What does this mean for website owners?

This controversy and Cloudflare's response highlight several important points:

  1. robots.txt alone isn't enough: As the Perplexity example shows, some bots can circumvent or ignore robots.txt rules. Website owners must rely on additional protective measures.
  2. Infrastructure providers are taking steps: Companies like Cloudflare are developing specialized tools to give website owners better control. These tools go far beyond what's possible with robots.txt alone.
  3. Transparency becomes more important: The ability to recognize which bots actually follow robots.txt rules is a crucial factor for effective crawler management.
  4. Legal and ethical questions: The debate raises important questions regarding the ethics of data scraping, copyright, and the need for transparent practices in the AI industry.

Cloudflare emphasizes that its systems aim to give website owners control over their content and promote transparency when dealing with AI crawlers. This shows that the industry is aware of the problem and is actively working on solutions.
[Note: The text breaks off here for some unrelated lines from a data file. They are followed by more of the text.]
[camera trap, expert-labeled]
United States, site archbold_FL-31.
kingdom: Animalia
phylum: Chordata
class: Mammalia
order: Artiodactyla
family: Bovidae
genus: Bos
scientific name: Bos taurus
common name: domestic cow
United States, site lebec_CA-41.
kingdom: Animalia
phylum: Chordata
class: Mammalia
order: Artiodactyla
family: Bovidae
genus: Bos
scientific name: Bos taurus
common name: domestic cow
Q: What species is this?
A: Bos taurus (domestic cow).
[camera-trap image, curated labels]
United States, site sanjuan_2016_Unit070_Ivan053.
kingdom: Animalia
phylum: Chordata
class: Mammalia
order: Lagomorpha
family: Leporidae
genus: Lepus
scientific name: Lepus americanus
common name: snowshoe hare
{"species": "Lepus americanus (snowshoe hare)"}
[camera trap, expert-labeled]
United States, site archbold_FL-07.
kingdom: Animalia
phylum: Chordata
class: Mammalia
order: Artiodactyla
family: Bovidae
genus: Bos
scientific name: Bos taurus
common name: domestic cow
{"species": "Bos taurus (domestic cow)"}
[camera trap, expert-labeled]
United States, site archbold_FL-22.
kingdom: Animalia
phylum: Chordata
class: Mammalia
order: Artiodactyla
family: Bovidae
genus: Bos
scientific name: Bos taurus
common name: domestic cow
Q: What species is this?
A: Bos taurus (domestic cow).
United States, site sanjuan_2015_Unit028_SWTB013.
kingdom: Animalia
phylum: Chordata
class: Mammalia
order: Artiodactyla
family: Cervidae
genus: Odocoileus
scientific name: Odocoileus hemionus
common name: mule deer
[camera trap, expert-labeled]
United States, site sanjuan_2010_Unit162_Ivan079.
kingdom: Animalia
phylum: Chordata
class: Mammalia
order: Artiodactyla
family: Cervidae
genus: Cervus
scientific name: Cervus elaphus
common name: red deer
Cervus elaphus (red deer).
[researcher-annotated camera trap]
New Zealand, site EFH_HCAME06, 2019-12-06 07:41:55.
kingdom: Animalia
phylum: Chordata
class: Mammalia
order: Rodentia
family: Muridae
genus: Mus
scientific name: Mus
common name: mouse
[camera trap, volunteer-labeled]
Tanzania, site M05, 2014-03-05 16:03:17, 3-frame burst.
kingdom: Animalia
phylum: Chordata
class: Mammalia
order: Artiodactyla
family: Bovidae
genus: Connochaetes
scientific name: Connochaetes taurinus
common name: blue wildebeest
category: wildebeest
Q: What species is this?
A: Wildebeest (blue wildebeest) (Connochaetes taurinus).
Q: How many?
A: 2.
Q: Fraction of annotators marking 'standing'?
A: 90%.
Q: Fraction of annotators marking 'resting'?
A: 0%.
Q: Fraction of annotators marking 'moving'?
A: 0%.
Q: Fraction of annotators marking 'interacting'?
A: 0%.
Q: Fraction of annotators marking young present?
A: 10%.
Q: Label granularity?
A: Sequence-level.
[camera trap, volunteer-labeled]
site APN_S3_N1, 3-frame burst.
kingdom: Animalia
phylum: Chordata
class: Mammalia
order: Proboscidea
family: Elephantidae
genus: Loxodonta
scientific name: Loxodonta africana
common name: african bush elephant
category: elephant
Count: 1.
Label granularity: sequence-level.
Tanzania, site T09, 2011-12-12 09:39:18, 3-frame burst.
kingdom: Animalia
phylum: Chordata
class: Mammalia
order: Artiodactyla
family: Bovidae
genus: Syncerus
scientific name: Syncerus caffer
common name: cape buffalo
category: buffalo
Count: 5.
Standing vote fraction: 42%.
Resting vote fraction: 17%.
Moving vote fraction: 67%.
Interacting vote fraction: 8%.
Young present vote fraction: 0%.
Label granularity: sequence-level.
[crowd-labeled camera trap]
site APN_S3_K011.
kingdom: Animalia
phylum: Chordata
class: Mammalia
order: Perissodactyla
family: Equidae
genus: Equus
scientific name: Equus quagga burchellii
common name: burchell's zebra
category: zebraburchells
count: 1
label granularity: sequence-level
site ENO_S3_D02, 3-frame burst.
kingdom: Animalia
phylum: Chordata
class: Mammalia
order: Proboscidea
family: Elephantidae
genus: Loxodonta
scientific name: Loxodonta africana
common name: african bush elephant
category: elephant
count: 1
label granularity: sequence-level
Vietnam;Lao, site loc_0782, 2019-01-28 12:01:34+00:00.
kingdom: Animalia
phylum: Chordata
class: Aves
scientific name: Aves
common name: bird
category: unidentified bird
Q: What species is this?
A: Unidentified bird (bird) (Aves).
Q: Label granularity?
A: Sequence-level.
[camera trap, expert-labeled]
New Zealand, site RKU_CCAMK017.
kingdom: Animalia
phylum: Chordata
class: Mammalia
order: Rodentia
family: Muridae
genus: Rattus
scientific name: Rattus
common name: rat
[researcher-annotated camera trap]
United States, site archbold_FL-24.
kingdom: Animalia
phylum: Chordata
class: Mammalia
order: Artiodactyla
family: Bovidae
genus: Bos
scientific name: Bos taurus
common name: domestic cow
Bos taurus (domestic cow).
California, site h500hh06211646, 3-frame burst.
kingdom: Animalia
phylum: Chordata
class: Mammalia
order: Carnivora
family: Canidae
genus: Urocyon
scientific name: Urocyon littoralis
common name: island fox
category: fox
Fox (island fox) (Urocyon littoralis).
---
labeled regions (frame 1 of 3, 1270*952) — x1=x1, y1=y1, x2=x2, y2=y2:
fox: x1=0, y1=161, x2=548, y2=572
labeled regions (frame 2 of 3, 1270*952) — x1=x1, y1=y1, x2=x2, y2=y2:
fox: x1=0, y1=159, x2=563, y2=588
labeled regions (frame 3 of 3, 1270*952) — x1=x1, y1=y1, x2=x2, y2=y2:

Conclusion: your AI bot strategy must be unique

Deciding which AI bots to block and which to allow isn't a simple yes/no question. The answer depends on your individual goals, your content strategy, and the technical infrastructure of your individual website. A balanced strategy could look like this:

  • LLM crawlers: Selective blocking based on content type and business model
  • AI search & assistants: Recommended for most websites for direct attribution and visibility
  • AI agents: Individual assessment depending on website type and security requirements

The good news is that you are in the driver’s seat. The AI landscape is constantly evolving, and the list of active bots is only going to get longer, but tools like log file analyses can give you real data about actual bot traffic so that you can make decisions based on facts, not guesswork.

Want to stay in control? Regularly review and adjust your robots.txt configuration so that you’re the one who shapes how AI interacts with your content.